Data items:
+++
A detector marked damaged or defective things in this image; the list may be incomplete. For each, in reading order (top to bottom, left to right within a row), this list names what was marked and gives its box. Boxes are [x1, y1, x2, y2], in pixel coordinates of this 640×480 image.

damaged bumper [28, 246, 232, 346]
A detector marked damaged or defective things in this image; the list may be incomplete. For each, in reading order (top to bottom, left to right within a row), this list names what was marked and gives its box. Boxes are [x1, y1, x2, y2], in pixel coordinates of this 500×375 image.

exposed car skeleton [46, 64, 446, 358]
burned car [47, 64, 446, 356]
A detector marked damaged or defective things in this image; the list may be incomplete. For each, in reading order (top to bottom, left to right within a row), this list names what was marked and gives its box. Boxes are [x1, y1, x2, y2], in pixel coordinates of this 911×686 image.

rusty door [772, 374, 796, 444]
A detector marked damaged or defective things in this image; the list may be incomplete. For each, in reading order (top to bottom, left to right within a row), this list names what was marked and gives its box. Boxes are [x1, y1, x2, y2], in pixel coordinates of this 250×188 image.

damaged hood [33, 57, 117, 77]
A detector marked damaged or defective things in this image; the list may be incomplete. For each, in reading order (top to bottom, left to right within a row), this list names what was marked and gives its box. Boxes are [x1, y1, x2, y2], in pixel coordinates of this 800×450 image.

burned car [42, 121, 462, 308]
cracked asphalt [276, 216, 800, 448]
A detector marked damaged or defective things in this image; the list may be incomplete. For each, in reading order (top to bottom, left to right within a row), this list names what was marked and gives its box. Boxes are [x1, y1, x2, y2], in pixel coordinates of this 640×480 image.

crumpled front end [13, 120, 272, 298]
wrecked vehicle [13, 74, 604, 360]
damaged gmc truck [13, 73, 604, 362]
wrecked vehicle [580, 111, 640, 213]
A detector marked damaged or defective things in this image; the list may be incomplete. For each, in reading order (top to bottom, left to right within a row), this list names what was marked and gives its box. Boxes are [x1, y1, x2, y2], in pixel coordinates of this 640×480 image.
+++
- _Requirements_: Rewrite all of the records above with "damaged or defective" swapped for "broken or faulty" everywhere it occurs, leaving everything else unchanged.

- _Task response_:
A detector marked broken or faulty things in this image; the list may be incomplete. For each, in reading order (top to bottom, left to right within a row), this list names what was marked and gives its box. Boxes are [x1, y1, x2, y2], in pixel coordinates of this 640×480 image.

damaged bumper [28, 246, 232, 346]
A detector marked broken or faulty things in this image; the list may be incomplete. For each, in reading order (top to bottom, left to right within a row), this list names what was marked and gives its box. Boxes are [x1, y1, x2, y2], in pixel coordinates of this 500×375 image.

exposed car skeleton [46, 64, 446, 358]
burned car [47, 64, 446, 356]
A detector marked broken or faulty things in this image; the list may be incomplete. For each, in reading order (top to bottom, left to right within a row), this list names what was marked and gives its box. Boxes are [x1, y1, x2, y2], in pixel coordinates of this 911×686 image.

rusty door [772, 374, 796, 444]
A detector marked broken or faulty things in this image; the list may be incomplete. For each, in reading order (top to bottom, left to right within a row), this list names what was marked and gives its box. Boxes are [x1, y1, x2, y2], in pixel coordinates of this 250×188 image.

damaged hood [33, 57, 117, 77]
A detector marked broken or faulty things in this image; the list may be incomplete. For each, in reading order (top to bottom, left to right within a row), this list names what was marked and gives its box. Boxes are [x1, y1, x2, y2], in pixel coordinates of this 800×450 image.

burned car [42, 121, 462, 308]
cracked asphalt [276, 216, 800, 448]
A detector marked broken or faulty things in this image; the list may be incomplete. For each, in reading order (top to bottom, left to right within a row), this list names what was marked and gives its box. Boxes are [x1, y1, x2, y2], in pixel coordinates of this 640×480 image.

crumpled front end [13, 120, 272, 298]
wrecked vehicle [13, 74, 604, 360]
damaged gmc truck [13, 73, 604, 362]
wrecked vehicle [580, 111, 640, 213]
A detector marked broken or faulty things in this image; the list may be incomplete. For each, in reading order (top to bottom, left to right within a row), this list names what was marked and gives its box. Boxes are [x1, y1, x2, y2], in pixel coordinates of this 640×480 image.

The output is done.